My firstborn graduated from a high school course of study accepted by the state of Alaska and is now attending college (paid for by the state because of good test numbers!). Thirteen years of homeschooling now and I feel properly disposed to present some great ideas. In no particular order they are:
1. One hour a day “alone with your thoughts.” Not a nap. Never call it a nap. This sounds a little fruity, I know, but the real reason is for me to get reacquainted with my thoughts, changing this . . .
into this . . .
2. Family newspaper. Two or three times a year, we hunker down and assign articles to every child for the Howelling Herald, printed on that longer-sized paper. We do recurring features such as Outdoor Odysseys (excursions around), Family Accomplishments (from black belts to potty training), History page (reprinted assigned paragraphs), and Classifieds (from lost cufflinks to cheap plastic crap for sale). Smaller people just color stuff, which I scan and add right in, along with witty commentary.
3. Cheap ziplocs, tape, bandaids, and paper clips as toys. Dump onto the floor and watch them get all MacGyver on you. Amazing creations.
4. A time line made of 3×5 cards stuck to the top of the wall where a wallpaper border would be. Helps to consecutively organize discombobulated reading selections and also helps to place into perspective things like an 8 year old’s obsessesion with ancient Greece and an 11 year old’s love of Scottish fairy tales. I point to the section of the wall where it fits; they draw another 3×5 card with a minotaur or a fairy ring ~ bingo! School.

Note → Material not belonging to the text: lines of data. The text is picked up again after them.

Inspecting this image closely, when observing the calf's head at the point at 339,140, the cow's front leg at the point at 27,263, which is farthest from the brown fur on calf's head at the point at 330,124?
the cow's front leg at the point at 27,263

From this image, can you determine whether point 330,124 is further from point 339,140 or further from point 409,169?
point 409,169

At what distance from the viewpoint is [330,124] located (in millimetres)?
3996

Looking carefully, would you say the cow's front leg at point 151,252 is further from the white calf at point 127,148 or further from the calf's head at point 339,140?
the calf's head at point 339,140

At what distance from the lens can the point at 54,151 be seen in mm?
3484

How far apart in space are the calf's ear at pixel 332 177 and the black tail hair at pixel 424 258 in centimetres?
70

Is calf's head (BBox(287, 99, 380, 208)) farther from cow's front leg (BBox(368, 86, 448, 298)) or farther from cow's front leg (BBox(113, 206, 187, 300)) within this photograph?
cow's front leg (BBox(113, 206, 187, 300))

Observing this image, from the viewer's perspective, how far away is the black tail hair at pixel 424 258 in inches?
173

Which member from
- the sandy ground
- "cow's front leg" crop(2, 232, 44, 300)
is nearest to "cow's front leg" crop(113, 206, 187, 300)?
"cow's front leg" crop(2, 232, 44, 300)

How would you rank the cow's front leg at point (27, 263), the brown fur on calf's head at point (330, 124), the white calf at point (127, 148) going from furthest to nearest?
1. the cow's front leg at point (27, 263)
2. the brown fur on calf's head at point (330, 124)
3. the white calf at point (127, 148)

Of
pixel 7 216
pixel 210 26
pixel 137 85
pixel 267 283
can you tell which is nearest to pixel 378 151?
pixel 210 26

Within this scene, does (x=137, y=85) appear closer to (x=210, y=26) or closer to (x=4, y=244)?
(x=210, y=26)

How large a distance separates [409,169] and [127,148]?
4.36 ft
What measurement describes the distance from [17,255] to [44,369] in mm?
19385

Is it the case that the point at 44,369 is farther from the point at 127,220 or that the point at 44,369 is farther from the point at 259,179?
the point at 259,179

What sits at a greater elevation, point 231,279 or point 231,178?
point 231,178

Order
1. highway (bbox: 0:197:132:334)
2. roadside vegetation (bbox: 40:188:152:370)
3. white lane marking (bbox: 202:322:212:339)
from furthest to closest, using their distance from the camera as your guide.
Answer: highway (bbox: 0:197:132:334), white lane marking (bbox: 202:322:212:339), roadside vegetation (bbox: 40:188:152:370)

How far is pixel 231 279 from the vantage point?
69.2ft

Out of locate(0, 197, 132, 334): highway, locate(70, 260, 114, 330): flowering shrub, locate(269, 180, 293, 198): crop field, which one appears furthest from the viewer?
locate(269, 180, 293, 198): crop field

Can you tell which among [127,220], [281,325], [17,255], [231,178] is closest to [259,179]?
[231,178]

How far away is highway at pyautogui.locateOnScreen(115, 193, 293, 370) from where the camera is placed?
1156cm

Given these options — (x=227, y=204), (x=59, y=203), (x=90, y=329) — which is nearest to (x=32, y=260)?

5. Lots of reading and lots of legos makes an excellent curriculum. Corresponds nicely with:
6. Pair up older children with a younger sibling for a half hour blessing (I call it a spiritual word because it guilts the big kids.). This means that young teens can play forts and legos without embarrassment and little kids get to hang out with cool teens.
7. If there are male children, you can create an entire curriculum around battles. Choose 6-ish important battles to read about. Read all about the country/ies and the reasons (social studies). Recognize and dig into a relatable science topic. Then write about it, play-act it, draw pictures of it (language arts). An easy example is Gettysburg. It’s fun to recreate the battlefield in your yard or living room with small soldiers. There are strategy books for older kids and picture story books for younger kids. Watch it , if they are old enough. Science is battlefield medicine, which is pretty gruesome, which means they’ll love it. Actually, my daughter did, too.
8. An IV in a kid’s arm that needs to be flushed and run through with antibiotics is great science. If you don’t have someone with cystic fibrosis in your family, sorry.
9. Pet care = science. But only if you make the children do the care and then draw pictures of things like the creepy rash on the dog’s belly. Extra points if they mix up tea tree oil and warm water and bathe it. If you make them write about it all, you’ve got language arts; if you make them do graphs of information like weight and amount of food and exercise, you’ve got math.
10. Boxed curricula works just fine and may be exactly right for whatever season you’re in. So does unschooling.
11. Elizabeth Foss’ book. Enough said.
12. My shelf. The red basket squares hold, from left to right, science equipment, math manipulatives, and art supplies, with books on the bottom corresponding orderly. I love my shelf.
And my 13th great idea ~
13. We stuck with it. With all the stress and wondering and trouble and comparisons, we did it; for there is also fun and learning and companionship and education.